Warning that “the pandemic was superimposed on unresolved tensions between people and technology, between people and the planet, between the haves and the have-nots”, the report draws from simulations based on an adjusted Human Development Index – modified to reflect the effects of school closures – and incorporates projections of gross national income (GNI) per capita for 2020.
The findings conclude that advances in education, healthcare and income are threatened by the coronavirus pandemic that is triggering the largest contraction in economic activity since the Great Depression.
The official virus death toll currently stands at more than 300,000 but indirectly the coronavirus could lead to an additional 6,000 child deaths every day from preventable causes over the next six months, the report says.
“The crisis was simply imposed in a context of already deeply entrenched inequalities,” Conceicao told Al Jazeera. “When we think of development we tend to think of the basic achievements – we’ve been able to reduce poverty, child mortality.”
Progress in education is taking a massive hit. Out-of-school rates in primary education are expected to drop to the levels of actual rates of the mid-1980s levels.
With almost nine in 10 students out of school and economies experiencing a deep downturn, the decline in the index – reflecting a narrowing in capabilities – would be equivalent to erasing all the progress in human development of the past six years, according to the UNDP simulation.
But if conditions in school access are restored, the simulation shows capabilities related to education could immediately bounce back though the income dimension would take longer to recover.
Addressing pre-existing inequalities with internet and broadband access has become even more important to human development as well.
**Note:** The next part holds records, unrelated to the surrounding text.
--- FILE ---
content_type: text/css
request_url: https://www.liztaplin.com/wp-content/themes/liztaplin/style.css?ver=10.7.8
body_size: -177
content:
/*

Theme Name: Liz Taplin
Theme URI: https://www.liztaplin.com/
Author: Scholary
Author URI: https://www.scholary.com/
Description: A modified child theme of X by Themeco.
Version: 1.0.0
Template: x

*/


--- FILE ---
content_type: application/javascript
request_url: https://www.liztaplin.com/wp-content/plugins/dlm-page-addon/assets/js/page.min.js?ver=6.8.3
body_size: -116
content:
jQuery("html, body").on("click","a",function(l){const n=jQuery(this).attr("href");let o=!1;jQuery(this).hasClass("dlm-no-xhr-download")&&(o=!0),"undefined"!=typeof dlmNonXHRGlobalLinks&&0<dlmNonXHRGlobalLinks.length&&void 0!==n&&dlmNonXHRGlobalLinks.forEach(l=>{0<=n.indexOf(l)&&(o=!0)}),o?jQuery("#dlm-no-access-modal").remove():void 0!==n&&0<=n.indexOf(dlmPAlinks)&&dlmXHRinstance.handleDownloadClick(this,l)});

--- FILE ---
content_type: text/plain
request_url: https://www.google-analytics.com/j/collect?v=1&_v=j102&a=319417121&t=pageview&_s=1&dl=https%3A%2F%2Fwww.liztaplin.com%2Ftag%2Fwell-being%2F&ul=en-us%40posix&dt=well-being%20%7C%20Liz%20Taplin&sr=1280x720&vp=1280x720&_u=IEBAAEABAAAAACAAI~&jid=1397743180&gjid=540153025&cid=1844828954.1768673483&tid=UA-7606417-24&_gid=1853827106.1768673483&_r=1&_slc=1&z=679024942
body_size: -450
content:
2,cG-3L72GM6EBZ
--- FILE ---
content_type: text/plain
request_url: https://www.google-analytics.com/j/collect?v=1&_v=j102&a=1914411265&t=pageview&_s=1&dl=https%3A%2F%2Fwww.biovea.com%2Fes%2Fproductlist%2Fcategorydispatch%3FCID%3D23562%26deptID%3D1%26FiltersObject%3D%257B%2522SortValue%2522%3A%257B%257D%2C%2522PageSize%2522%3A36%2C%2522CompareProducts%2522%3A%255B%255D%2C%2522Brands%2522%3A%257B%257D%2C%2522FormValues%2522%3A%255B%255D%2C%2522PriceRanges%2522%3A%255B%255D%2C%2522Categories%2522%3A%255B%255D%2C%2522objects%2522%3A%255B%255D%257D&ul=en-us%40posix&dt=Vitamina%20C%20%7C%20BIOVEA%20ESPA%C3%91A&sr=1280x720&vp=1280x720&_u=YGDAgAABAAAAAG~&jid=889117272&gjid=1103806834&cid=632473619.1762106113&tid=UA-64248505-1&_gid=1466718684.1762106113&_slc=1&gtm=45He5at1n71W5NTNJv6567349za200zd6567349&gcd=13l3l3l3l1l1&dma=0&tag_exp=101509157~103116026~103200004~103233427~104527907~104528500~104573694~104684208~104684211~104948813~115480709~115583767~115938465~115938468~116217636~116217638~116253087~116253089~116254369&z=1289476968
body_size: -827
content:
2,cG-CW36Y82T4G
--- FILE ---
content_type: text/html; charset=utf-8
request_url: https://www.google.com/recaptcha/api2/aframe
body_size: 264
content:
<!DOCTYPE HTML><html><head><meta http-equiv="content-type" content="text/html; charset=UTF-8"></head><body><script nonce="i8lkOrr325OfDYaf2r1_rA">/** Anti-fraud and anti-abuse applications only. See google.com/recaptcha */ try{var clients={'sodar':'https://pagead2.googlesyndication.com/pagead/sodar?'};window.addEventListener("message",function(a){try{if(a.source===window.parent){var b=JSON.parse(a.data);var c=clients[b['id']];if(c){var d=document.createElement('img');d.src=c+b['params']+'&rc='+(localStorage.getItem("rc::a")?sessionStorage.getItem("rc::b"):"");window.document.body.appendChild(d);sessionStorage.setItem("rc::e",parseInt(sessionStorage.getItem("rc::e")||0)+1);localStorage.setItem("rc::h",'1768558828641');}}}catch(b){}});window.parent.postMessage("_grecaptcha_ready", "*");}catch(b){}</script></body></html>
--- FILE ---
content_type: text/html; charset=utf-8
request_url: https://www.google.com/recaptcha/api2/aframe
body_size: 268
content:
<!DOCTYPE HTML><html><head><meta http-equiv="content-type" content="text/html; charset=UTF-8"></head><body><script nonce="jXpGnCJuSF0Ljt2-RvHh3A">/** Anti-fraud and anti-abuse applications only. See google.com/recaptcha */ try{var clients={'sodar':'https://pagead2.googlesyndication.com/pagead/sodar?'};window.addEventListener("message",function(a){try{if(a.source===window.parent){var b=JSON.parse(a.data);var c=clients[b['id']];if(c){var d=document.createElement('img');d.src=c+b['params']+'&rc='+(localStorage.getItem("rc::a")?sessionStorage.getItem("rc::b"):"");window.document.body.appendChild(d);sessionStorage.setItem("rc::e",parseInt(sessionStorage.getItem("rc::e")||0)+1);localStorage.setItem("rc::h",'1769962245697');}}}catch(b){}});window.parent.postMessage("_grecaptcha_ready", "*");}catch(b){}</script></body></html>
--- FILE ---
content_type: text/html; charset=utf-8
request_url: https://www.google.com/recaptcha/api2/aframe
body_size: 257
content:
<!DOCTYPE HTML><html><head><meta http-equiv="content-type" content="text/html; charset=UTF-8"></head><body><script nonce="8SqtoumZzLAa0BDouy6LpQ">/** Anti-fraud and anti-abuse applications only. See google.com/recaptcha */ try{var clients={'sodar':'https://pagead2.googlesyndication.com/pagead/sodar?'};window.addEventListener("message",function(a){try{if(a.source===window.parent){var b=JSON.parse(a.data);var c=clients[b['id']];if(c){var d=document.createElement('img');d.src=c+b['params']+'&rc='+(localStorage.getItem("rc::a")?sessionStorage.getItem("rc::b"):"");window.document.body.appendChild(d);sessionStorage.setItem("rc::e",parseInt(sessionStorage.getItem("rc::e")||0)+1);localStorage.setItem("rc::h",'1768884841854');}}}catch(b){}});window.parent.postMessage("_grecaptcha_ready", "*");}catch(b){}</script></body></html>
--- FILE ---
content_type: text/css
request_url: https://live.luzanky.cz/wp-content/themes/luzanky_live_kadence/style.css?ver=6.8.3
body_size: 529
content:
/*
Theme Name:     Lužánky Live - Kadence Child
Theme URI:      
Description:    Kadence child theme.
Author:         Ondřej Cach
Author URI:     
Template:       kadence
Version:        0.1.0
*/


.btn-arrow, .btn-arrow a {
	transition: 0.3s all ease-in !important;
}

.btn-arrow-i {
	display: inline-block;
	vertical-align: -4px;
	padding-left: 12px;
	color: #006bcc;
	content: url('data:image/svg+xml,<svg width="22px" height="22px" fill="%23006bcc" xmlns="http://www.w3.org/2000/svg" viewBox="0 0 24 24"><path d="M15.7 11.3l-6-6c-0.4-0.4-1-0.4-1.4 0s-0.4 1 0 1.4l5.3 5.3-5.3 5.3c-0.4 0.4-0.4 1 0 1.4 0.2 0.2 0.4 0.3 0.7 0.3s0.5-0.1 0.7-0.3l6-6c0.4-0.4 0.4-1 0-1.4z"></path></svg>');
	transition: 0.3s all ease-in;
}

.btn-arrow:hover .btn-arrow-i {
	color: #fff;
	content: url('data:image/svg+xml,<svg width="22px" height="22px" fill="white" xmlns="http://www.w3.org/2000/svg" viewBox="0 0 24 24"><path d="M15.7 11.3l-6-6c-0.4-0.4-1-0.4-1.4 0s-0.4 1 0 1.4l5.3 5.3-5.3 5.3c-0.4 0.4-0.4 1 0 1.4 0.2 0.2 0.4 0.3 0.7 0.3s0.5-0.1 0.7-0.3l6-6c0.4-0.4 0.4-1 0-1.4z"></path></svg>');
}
Given more social, educational and economic activities are moving online to contain the spread of COVID-19, getting the estimated 3.7 billion unconnected people across the world consistent, reliable internet access has assumed even greater urgency.
“We knew the digital divide is important. But with many children now out of school and without access to the internet, we risk scarring a generation of children who are unable to learn and were already at a disadvantage,” Heriberto Tapia, Senior Researcher and Policy Analyst at the Human Development report Office at UNDP told Al Jazeera.
In a scenario with more equitable internet access – where each country closes the gap in its human development category – the decline in human development would be more than halved.
The UN emphasises that connecting the unconnected is affordable. In 2018, it was estimated that $100bn would be needed to close the gap in internet access in low- and middle-income countries. That amounts to 1 percent of the unprecedented fiscal programmes announced around the world so far, according to the UNDP.
The UNDP recommends governments respond with a systemic and holistic approach rather than tackle these issues sector-by-sector. It also stresses the importance of collective action – at the community, country and global levels.
“All of these numbers depend on how governments will react. There are ways in which governments can increase the connectivity and resources to enable people to function,” said Tapia.